• EXERCISE OBJECTIVE: Within the lines below, find those that hold the string "ratings" and copy each one.

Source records
··········

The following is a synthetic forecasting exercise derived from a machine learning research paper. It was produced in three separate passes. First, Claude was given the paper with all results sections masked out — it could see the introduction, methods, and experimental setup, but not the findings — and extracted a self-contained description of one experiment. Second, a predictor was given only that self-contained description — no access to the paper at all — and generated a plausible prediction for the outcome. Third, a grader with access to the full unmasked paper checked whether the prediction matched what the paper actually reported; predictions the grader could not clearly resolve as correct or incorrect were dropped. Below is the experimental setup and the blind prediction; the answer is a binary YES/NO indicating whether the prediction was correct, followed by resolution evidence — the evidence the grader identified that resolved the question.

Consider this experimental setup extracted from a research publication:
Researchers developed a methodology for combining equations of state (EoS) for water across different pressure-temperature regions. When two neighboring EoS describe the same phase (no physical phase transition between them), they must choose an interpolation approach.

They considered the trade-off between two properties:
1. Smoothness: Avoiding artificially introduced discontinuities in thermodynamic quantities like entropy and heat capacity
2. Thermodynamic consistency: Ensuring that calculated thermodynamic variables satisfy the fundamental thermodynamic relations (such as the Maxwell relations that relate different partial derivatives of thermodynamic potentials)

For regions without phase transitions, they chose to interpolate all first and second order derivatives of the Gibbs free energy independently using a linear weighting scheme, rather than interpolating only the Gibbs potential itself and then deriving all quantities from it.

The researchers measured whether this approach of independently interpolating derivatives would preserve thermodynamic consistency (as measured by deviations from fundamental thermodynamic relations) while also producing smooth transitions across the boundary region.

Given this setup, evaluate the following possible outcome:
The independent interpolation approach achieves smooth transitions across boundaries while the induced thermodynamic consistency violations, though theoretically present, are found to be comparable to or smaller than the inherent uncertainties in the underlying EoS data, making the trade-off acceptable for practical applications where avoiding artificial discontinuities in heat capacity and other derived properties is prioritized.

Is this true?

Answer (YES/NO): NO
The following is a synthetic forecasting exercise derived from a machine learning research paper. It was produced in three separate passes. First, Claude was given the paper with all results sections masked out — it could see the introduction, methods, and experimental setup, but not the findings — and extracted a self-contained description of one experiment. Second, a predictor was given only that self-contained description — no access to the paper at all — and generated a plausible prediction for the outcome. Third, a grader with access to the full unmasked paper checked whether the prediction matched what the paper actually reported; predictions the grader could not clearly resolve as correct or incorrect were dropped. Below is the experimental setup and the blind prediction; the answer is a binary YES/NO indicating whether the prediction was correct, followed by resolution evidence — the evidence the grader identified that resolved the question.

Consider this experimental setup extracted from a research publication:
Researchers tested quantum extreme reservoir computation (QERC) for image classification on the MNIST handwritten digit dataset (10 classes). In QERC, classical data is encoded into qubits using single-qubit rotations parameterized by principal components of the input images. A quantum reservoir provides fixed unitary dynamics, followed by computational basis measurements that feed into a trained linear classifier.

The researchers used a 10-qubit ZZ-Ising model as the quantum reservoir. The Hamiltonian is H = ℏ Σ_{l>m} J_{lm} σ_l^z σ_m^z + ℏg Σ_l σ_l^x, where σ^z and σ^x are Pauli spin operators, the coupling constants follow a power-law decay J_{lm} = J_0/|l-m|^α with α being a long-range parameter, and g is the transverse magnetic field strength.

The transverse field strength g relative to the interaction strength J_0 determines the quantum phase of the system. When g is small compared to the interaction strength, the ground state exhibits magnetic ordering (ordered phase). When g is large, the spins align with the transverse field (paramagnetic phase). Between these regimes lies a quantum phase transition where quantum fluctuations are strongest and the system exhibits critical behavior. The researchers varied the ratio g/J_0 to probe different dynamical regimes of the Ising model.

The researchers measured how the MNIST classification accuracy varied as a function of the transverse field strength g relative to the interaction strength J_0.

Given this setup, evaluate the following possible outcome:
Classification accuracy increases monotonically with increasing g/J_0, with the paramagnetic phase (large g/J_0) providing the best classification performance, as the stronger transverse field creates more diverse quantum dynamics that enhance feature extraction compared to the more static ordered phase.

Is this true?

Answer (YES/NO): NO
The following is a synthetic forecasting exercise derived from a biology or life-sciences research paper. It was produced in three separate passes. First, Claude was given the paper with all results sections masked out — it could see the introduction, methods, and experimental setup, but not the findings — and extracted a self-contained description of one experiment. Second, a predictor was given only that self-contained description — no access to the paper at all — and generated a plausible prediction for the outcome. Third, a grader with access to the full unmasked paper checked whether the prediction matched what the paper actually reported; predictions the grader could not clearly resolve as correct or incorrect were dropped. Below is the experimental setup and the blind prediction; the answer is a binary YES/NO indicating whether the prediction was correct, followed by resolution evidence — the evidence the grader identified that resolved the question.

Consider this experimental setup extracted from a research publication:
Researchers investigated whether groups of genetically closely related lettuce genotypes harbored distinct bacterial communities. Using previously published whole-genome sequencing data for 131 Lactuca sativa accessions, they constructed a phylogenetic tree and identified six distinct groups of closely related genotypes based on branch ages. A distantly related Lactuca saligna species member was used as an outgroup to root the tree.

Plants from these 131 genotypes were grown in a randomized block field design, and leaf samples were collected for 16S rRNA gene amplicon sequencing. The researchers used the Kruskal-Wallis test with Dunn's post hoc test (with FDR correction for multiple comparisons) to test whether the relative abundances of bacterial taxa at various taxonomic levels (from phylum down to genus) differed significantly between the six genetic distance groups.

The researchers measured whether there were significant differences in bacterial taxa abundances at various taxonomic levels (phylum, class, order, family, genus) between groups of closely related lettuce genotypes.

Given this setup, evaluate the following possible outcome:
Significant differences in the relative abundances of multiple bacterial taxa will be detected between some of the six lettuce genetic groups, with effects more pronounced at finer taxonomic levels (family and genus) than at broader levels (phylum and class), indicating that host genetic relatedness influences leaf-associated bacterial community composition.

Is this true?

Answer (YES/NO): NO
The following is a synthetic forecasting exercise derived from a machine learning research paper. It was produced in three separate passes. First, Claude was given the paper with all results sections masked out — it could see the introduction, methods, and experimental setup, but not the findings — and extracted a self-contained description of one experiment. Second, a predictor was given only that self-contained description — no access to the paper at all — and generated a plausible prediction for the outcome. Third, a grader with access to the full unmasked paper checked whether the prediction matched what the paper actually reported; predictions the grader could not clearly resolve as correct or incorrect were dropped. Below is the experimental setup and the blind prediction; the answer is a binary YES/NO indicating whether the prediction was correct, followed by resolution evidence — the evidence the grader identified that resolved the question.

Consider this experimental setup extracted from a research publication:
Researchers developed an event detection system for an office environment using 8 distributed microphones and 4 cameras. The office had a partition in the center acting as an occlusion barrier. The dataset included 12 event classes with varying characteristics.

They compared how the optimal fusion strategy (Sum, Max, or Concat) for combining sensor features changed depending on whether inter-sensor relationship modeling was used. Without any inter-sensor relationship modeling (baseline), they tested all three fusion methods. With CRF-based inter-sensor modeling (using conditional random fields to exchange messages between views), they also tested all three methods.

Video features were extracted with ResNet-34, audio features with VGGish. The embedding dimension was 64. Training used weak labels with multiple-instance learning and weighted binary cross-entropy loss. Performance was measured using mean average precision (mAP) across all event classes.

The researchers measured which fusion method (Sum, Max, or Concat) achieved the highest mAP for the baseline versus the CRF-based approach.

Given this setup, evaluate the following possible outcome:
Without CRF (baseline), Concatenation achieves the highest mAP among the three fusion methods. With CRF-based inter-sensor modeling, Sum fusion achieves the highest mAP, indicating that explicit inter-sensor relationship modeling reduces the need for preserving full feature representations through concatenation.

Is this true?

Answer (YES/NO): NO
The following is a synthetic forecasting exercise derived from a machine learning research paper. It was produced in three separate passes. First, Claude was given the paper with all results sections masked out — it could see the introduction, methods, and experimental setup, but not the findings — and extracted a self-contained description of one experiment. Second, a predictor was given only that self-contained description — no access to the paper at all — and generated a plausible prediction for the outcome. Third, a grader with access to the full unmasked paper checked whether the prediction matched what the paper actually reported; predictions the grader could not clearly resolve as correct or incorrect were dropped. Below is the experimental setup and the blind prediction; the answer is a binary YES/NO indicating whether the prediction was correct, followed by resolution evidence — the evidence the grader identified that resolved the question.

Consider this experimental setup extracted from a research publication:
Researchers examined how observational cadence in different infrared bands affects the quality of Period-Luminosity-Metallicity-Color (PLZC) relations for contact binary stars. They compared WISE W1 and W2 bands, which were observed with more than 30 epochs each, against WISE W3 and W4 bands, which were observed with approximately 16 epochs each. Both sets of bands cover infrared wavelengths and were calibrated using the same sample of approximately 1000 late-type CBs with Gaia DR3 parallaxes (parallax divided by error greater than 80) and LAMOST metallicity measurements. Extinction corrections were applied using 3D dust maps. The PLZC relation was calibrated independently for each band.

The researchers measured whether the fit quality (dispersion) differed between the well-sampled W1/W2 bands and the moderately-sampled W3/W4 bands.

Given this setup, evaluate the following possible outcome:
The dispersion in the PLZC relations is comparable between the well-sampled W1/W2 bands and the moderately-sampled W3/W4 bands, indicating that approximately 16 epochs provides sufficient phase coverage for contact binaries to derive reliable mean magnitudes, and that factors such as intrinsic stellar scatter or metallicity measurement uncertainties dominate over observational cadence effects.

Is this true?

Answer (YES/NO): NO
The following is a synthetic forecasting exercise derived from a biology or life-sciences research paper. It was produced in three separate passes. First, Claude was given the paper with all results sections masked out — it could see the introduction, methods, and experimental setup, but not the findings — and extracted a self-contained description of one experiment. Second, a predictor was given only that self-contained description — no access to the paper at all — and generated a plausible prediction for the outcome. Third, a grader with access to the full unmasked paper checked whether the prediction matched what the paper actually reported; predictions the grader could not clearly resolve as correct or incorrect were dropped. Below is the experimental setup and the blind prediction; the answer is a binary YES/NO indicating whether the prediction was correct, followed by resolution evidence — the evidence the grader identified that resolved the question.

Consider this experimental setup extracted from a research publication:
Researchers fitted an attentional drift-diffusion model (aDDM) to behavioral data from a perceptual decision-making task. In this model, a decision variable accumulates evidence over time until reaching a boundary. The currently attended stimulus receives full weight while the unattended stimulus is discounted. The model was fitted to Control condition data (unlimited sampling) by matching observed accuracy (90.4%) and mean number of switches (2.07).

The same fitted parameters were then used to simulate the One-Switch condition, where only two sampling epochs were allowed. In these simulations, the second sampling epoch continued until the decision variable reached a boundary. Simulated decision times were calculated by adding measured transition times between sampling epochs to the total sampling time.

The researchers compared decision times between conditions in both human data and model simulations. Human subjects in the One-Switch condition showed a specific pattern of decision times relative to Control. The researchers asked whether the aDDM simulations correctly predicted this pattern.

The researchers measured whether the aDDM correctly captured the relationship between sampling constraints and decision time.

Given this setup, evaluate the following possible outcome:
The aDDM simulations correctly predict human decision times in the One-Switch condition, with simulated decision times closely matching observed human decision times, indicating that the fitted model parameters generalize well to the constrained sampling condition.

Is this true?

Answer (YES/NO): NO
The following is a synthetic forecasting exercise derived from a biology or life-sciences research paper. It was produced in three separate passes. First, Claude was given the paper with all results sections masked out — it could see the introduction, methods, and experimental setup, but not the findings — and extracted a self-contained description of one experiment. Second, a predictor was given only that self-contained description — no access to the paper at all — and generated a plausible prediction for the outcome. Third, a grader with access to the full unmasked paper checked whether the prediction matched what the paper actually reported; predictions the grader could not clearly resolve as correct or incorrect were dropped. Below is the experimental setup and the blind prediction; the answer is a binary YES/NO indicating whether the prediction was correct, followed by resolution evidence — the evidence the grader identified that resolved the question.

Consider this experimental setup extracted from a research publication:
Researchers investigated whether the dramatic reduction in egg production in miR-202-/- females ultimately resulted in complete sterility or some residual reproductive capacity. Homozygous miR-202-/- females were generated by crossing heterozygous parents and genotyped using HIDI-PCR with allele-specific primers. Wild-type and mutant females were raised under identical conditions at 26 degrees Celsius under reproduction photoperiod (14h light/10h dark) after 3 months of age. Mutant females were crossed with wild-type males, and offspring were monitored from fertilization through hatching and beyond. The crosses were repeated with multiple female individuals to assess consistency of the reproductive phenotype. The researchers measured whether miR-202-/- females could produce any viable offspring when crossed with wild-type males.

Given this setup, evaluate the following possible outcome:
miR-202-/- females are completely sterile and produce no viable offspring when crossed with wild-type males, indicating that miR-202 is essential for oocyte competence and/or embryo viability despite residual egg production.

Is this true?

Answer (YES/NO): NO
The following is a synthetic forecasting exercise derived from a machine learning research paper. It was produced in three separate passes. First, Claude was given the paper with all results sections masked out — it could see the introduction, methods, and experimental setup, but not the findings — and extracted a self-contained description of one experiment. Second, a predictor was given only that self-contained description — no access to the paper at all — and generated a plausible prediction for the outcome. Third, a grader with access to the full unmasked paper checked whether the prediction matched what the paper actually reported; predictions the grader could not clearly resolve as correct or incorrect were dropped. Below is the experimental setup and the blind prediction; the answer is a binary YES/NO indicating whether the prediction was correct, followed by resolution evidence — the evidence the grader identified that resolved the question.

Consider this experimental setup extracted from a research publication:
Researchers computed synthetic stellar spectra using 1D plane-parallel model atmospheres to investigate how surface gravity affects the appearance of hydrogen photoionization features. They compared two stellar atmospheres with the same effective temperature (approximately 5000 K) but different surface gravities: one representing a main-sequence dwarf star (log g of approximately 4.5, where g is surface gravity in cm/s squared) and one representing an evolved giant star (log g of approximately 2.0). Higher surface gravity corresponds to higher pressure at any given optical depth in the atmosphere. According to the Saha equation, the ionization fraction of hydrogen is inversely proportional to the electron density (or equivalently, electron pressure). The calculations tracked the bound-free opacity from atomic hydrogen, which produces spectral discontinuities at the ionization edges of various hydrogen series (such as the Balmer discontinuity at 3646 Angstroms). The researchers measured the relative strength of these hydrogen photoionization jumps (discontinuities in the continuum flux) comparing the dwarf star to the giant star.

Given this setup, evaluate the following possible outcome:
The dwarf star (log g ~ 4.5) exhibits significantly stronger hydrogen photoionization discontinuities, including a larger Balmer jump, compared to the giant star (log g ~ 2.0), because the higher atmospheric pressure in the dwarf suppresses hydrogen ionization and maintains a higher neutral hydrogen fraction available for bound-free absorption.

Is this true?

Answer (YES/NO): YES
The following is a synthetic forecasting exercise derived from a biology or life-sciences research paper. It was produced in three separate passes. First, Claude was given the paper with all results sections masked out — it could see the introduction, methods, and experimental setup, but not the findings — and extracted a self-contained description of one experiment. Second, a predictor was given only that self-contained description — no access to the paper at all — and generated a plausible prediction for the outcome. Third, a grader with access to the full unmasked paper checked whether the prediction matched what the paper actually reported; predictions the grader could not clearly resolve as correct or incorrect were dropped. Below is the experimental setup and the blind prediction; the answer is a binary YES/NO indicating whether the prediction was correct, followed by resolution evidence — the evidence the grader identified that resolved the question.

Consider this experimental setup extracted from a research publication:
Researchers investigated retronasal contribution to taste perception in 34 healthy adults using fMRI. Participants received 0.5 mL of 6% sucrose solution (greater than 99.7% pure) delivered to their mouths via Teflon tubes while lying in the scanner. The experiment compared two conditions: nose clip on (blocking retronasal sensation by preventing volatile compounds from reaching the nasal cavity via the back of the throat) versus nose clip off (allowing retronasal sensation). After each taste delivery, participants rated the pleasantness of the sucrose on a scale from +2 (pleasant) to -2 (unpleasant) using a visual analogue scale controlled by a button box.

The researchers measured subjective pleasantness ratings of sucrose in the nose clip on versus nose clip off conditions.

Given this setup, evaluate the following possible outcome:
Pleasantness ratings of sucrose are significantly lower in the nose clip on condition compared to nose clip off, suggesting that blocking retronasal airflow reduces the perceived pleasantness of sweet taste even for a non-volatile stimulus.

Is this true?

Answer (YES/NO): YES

··········

• TASK ANSWER:
The researchers measured subjective pleasantness ratings of sucrose in the nose clip on versus nose clip off conditions.
Pleasantness ratings of sucrose are significantly lower in the nose clip on condition compared to nose clip off, suggesting that blocking retronasal airflow reduces the perceived pleasantness of sweet taste even for a non-volatile stimulus.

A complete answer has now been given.